■ PROMPT
Recast the records below as a Markdown table with a Row column holding a sequential number and a Line column holding the text. Omit blank lines and leave the pictures out.

■ SUPPLIED MATERIAL
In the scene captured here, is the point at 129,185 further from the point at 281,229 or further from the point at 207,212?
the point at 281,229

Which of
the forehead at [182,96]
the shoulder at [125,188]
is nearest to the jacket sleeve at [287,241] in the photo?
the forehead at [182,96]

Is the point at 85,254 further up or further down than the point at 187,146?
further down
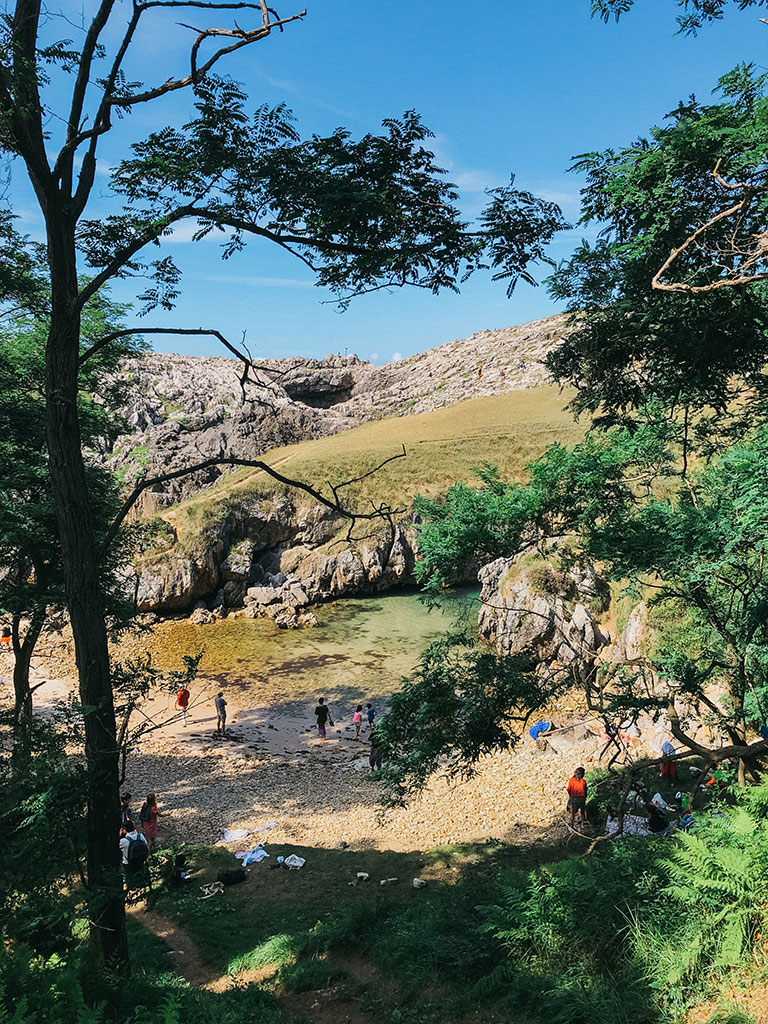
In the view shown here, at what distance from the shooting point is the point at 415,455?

■ RESULT OF THE TASK
| Row | Line |
|---|---|
| 1 | In the scene captured here, is the point at 129,185 further from the point at 281,229 or further from the point at 207,212? |
| 2 | the point at 281,229 |
| 3 | Which of |
| 4 | the forehead at [182,96] |
| 5 | the shoulder at [125,188] |
| 6 | is nearest to the jacket sleeve at [287,241] in the photo? |
| 7 | the forehead at [182,96] |
| 8 | Is the point at 85,254 further up or further down than the point at 187,146? |
| 9 | further down |
| 10 | In the view shown here, at what distance from the shooting point is the point at 415,455? |